-------- SUPPLIED TEXT --------

It’s easy to pass off the events of that day as over-egged current affairs, far removed from reality, as we have a habit of being when consuming unsurmountable amounts of media day-in, day-out. Or, as Lucy Mangan puts it in The Guardian, “ruined by Hollywood spectacle as we all [are], perhaps it didn’t look that bad” but the way in which documentary Four Hours at The Capitol takes us behind the Capitol’s doors, showing “the mentality and mechanics of the crowd, and given the proper scale by which to judge – it was that bad, and worse.”
+ Prefer British politics? Read our review of Blair & Brown: The New Labour Revolution.

-------- PROVIDED DATA --------

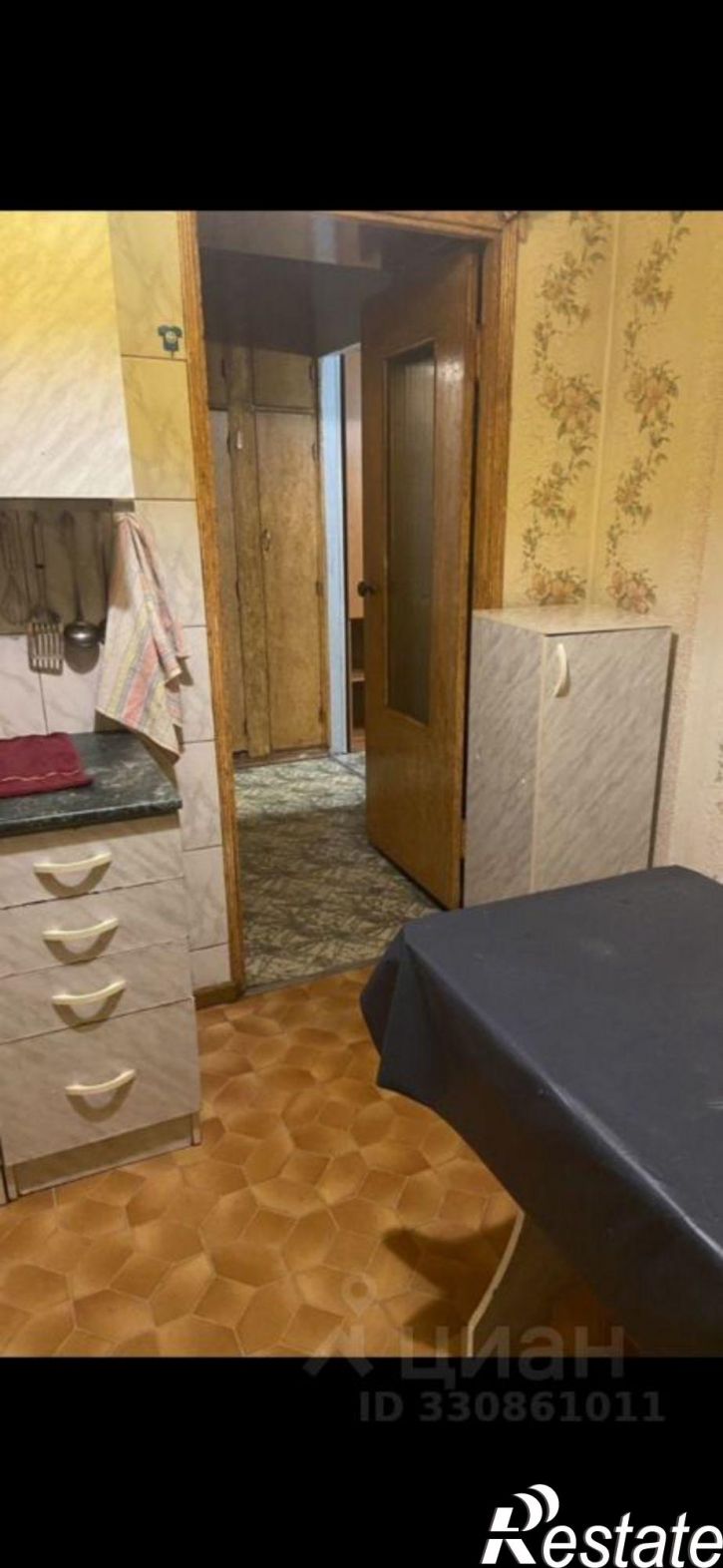 2-комн квартира ул им Куприянова А.И., 5,  д. 5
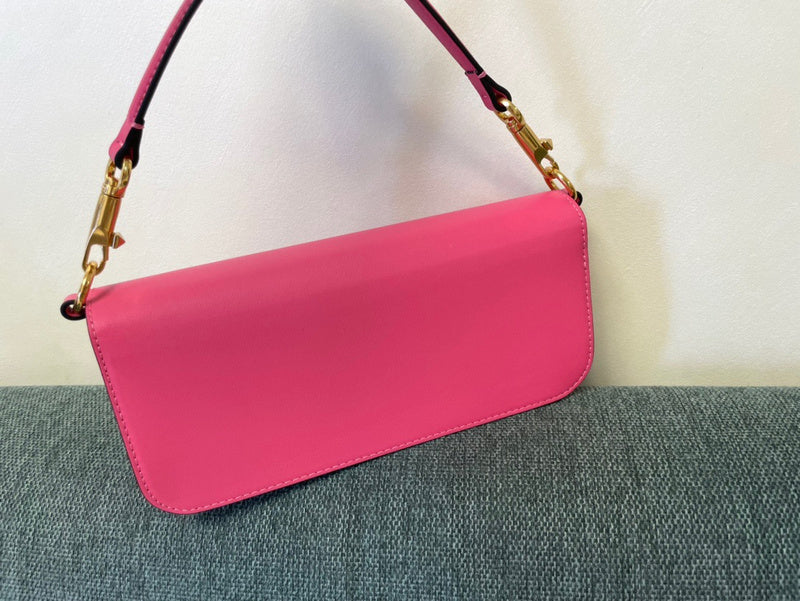 JB - VEL Lady Bags - 053
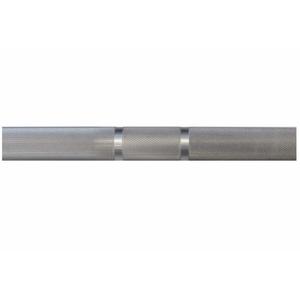 product/f/i/fit-rack_baw-015_3.jpg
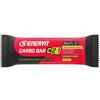 Enervit Carbo Bar C2:1 Pro Gusto Brownie Barretta 50 g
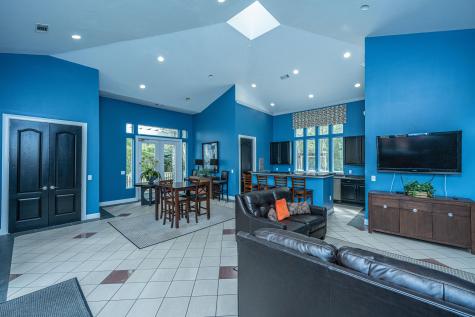 2032 Egret Crest Lane Charleston SC 29414
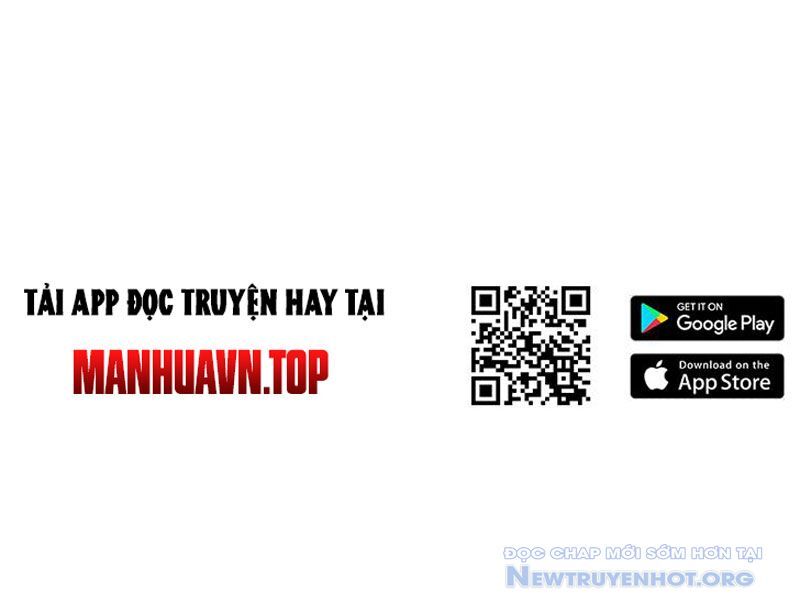 Ta Bắt Quái Thú Ở Tận Thế Chương 13 Ảnh 79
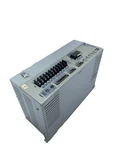 Allen Bradley 2098-DSD-HV050-SE Servo Drive Overnight Shipping Available Used. Price: $1039.39.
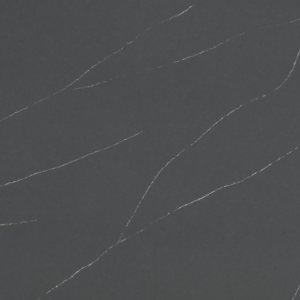 Soapstone Metropolis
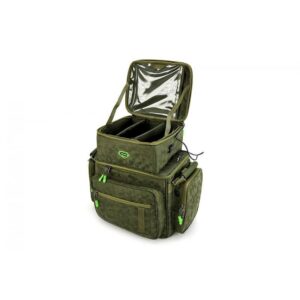 CARP PRO DIAMOND BAG - RUCKSACK - Image 4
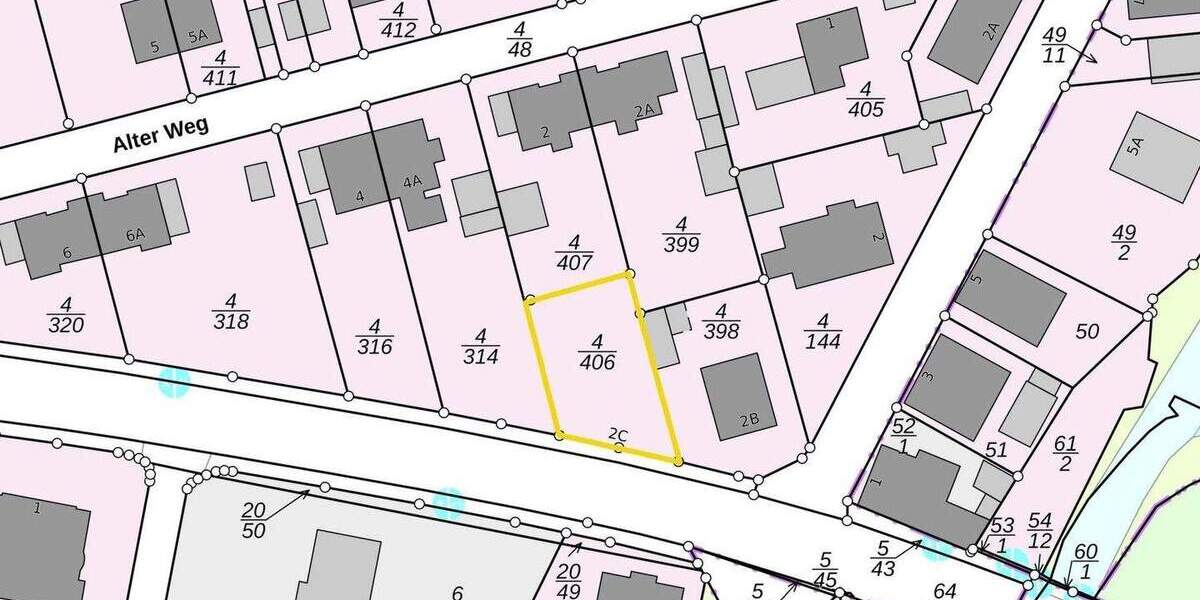 Grundstück Ilsede Ölsburg - 45.000&euro; | Angebot:25631628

--------

--- REQUIRED TASKS ---
**a)** Reproduce the part of the documentary review excerpt that opens with the words containing "It’s easy to" and closes with "New Labour Revolution.".
**b)** Condense the paragraph of the documentary review excerpt beginning "It's easy to pass off the events" into a shorter version that keeps its main facts.
The items were drawn from a separate source.

--- SOLUTIONS TO THE EXERCISE ---
**a)**
It’s easy to pass off the events of that day as over-egged current affairs, far removed from reality, as we have a habit of being when consuming unsurmountable amounts of media day-in, day-out. Or, as Lucy Mangan puts it in The Guardian, “ruined by Hollywood spectacle as we all [are], perhaps it didn’t look that bad” but the way in which documentary Four Hours at The Capitol takes us behind the Capitol’s doors, showing “the mentality and mechanics of the crowd, and given the proper scale by which to judge – it was that bad, and worse.”
+ Prefer British politics? Read our review of Blair & Brown: The New Labour Revolution.

**b)** The events of that day are easy to dismiss as exaggerated current affairs, given how much media people consume every day. Lucy Mangan writes in The Guardian that viewers used to Hollywood spectacle might assume it was not that bad. However, the documentary Four Hours at The Capitol takes viewers behind the Capitol's doors and shows the crowd's mentality and mechanics at their proper scale. In Mangan's view, it reveals that the events were that bad, and worse.